父と母と彼女の三人でゆっくりと夕食を共にし、食後のお茶をした後、彼女は父親と今回の依頼の件について話をする事にした。長らく王都を護る子爵として仕事を務めてきた家の当主である父には、何か旧修道騎士団絡みで思い当たる不審な点が無いかと話を聞きたかったのだ。
「率直に言って、今の時点では何もないのだよ」
父である子爵が彼女に結論を伝える。しかし、言い回しからすると『今の時点』でなければ何かあったということなのだろうと彼女は推測した。
「では、いつの時点なら何かあったのでしょうか」
「それは、修道騎士団の異端告発からしばらくの間だね」
異端とされるには、相応の根拠があったのだと父は推測しているのだという。
「全部の王国内の修道騎士団本部・支部が一斉に捜索され、騎士やその関係者が拘束された。国内の数百か所の拠点を人員を割いて一斉に捜査するくらいなのだから、大いに問題が存在したと推測するのが正しい」
そして、これは推測に推測を重ねた私見だがと断り、次のような話を続ける。
「私は、修道騎士団の幹部が王国に『吸血鬼』を持ち込もうとした……いや、正確には修道騎士団ごと吸血鬼の支配下に収まり、再度聖征を実行しようと考えていたのではないかと推測しているのだよ」
異端についての調査を行い、『修道騎士団』を異端だと告発した根拠の中に、一連の儀式が行われていたという報告が複数記録されているのだという。
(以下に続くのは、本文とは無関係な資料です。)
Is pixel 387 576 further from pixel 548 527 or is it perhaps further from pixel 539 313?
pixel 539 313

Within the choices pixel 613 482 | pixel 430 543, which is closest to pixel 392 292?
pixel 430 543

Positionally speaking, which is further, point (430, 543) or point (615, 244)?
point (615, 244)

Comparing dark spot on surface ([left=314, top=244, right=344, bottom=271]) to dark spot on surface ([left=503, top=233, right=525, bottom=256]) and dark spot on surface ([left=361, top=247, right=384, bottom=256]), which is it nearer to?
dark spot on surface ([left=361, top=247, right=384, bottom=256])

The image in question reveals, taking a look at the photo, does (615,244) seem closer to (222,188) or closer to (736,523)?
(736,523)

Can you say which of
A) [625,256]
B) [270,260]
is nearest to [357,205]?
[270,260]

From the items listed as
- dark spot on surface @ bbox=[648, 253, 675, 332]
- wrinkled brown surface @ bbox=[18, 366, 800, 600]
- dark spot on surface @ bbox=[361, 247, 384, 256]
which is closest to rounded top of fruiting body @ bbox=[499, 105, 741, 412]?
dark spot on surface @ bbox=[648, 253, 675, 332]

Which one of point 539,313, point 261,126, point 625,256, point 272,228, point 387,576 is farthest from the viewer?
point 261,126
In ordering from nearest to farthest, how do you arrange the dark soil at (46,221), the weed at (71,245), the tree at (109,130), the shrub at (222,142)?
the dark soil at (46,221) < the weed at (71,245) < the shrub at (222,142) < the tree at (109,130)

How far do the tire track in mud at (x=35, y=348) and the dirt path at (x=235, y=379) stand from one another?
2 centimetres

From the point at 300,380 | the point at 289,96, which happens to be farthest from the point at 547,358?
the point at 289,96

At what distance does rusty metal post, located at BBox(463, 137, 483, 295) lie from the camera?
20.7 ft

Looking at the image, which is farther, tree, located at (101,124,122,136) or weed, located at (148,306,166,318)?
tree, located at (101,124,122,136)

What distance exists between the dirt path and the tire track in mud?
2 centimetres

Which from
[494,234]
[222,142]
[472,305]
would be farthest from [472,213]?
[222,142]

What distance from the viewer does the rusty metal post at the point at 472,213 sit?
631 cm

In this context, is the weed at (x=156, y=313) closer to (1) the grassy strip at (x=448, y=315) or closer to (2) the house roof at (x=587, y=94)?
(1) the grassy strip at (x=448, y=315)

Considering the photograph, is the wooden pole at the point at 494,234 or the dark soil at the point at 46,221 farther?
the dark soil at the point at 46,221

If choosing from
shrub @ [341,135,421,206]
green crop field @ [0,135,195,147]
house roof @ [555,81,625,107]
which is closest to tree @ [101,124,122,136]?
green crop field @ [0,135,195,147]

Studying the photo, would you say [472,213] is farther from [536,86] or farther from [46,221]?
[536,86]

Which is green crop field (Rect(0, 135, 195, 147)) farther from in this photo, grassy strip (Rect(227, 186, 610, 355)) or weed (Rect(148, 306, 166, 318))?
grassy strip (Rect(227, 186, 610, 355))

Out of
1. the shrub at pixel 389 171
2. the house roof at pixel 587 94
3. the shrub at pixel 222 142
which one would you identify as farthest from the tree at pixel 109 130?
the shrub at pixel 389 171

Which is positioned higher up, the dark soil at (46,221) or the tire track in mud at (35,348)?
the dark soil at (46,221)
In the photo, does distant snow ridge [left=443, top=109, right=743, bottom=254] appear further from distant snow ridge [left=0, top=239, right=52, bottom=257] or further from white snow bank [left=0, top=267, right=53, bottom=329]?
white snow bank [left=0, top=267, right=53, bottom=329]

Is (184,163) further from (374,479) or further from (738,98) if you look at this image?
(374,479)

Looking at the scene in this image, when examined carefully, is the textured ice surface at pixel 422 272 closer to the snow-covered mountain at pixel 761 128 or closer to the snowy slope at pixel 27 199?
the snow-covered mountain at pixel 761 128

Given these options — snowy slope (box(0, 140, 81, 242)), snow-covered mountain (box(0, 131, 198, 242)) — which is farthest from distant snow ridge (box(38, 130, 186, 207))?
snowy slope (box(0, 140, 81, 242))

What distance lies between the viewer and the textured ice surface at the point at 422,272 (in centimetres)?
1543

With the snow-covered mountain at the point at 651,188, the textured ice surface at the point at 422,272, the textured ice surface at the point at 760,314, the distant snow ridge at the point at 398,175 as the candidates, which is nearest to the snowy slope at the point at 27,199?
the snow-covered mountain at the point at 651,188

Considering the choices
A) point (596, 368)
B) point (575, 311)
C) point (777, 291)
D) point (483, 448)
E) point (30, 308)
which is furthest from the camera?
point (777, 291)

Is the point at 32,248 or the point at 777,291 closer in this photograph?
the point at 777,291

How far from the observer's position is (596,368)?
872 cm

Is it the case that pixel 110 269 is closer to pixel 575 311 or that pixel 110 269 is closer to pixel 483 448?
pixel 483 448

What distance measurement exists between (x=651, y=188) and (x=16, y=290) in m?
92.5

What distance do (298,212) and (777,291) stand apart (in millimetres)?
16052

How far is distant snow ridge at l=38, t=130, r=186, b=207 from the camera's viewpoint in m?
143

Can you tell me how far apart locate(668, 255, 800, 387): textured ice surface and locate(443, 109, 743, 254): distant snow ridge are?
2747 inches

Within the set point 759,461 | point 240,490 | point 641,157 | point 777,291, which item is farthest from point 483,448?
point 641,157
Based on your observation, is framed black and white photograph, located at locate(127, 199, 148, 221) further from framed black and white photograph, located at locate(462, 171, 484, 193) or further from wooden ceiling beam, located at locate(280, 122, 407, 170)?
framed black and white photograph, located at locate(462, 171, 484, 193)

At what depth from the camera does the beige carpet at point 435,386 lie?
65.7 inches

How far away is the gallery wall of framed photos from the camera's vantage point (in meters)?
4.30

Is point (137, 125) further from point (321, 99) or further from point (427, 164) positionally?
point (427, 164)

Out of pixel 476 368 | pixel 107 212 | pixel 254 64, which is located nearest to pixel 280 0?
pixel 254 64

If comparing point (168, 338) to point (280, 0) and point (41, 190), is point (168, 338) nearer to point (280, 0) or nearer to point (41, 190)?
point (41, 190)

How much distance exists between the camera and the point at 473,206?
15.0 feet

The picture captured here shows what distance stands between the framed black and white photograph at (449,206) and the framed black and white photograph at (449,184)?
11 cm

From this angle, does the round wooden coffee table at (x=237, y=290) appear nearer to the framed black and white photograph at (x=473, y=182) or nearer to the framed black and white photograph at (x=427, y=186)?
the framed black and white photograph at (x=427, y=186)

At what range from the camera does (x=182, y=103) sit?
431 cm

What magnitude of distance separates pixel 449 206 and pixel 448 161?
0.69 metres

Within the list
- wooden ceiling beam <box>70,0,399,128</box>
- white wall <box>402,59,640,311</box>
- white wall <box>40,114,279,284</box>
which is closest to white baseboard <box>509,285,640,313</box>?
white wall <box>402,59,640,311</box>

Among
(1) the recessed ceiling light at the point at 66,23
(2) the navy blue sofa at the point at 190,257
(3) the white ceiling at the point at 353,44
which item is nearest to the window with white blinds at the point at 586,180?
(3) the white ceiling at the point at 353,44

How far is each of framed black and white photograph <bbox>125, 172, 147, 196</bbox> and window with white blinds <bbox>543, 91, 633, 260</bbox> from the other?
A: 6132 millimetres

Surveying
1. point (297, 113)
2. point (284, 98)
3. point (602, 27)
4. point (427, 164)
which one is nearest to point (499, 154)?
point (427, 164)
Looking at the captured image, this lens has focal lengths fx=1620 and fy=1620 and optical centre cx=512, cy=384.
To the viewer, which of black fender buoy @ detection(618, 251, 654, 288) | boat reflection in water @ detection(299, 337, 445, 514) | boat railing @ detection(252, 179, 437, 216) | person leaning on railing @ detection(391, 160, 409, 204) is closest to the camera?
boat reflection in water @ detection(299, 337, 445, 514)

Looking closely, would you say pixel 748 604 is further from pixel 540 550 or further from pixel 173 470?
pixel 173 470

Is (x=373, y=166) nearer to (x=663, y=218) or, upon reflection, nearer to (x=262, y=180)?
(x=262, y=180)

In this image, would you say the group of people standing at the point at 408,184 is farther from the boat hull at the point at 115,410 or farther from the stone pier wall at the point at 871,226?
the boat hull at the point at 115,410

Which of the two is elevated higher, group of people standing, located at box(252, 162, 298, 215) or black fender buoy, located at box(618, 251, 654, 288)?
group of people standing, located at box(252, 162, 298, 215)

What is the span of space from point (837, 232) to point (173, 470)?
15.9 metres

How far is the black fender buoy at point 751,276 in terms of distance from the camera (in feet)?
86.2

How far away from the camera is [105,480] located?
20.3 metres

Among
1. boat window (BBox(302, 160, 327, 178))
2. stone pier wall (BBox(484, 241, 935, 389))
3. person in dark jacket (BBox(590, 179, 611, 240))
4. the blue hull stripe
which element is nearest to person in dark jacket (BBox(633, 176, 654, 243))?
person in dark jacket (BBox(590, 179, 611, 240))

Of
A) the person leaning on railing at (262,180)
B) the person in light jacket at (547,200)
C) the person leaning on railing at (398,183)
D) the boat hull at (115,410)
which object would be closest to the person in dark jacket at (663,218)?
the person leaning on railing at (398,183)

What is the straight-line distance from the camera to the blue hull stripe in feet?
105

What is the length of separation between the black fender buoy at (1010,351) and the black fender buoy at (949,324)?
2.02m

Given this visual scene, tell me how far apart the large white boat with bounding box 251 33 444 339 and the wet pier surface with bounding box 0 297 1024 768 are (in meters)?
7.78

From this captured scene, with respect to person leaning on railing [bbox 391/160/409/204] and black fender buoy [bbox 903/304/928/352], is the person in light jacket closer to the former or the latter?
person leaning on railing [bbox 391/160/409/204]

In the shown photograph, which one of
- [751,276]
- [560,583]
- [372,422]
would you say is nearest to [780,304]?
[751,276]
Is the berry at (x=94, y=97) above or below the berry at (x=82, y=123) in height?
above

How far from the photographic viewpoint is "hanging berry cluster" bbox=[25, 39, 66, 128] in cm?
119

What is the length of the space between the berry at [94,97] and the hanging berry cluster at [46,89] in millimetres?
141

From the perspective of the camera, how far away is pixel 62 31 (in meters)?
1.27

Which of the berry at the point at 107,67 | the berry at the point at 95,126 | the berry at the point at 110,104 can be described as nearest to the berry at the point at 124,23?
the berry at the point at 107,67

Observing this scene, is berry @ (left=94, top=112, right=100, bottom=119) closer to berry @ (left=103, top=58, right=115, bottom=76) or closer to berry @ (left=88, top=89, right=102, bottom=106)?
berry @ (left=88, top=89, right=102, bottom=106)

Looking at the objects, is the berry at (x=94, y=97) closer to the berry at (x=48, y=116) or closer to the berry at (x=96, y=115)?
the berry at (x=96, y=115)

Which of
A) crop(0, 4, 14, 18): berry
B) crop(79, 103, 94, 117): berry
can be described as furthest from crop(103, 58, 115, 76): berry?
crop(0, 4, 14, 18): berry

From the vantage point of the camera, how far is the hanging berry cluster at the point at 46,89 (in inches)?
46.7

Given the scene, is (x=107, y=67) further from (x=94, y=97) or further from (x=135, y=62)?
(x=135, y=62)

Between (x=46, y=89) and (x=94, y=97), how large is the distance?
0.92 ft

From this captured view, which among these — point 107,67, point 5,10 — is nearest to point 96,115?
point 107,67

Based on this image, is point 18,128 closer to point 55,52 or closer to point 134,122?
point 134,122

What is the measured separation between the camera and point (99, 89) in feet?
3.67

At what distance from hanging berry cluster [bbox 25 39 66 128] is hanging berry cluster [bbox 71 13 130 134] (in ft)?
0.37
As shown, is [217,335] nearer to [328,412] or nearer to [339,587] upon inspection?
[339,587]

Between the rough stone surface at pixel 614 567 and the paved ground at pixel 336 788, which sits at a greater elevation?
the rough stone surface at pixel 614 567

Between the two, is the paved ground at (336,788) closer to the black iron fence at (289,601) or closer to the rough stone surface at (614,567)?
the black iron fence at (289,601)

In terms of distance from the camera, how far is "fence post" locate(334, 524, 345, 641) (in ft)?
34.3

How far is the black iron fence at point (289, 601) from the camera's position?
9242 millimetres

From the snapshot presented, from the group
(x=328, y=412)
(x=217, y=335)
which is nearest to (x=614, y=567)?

「恐らく、騎士団員を吸血鬼化する儀式が行われていた供述だと思われる。外側だけまねたものが大半だが、一部の幹部は死人を吸血鬼化していた可能性が高い。もっとも、処刑された総長や王都管区長らは異なっていたようだが」
確かに、修道騎士団の幹部の中で捕縛されなかった者、捕縛されたがその後釈放された者たちがいた。その中に、あるいは吸血鬼化した修道騎士団員が存在したのかもしれないと彼女は考えていた。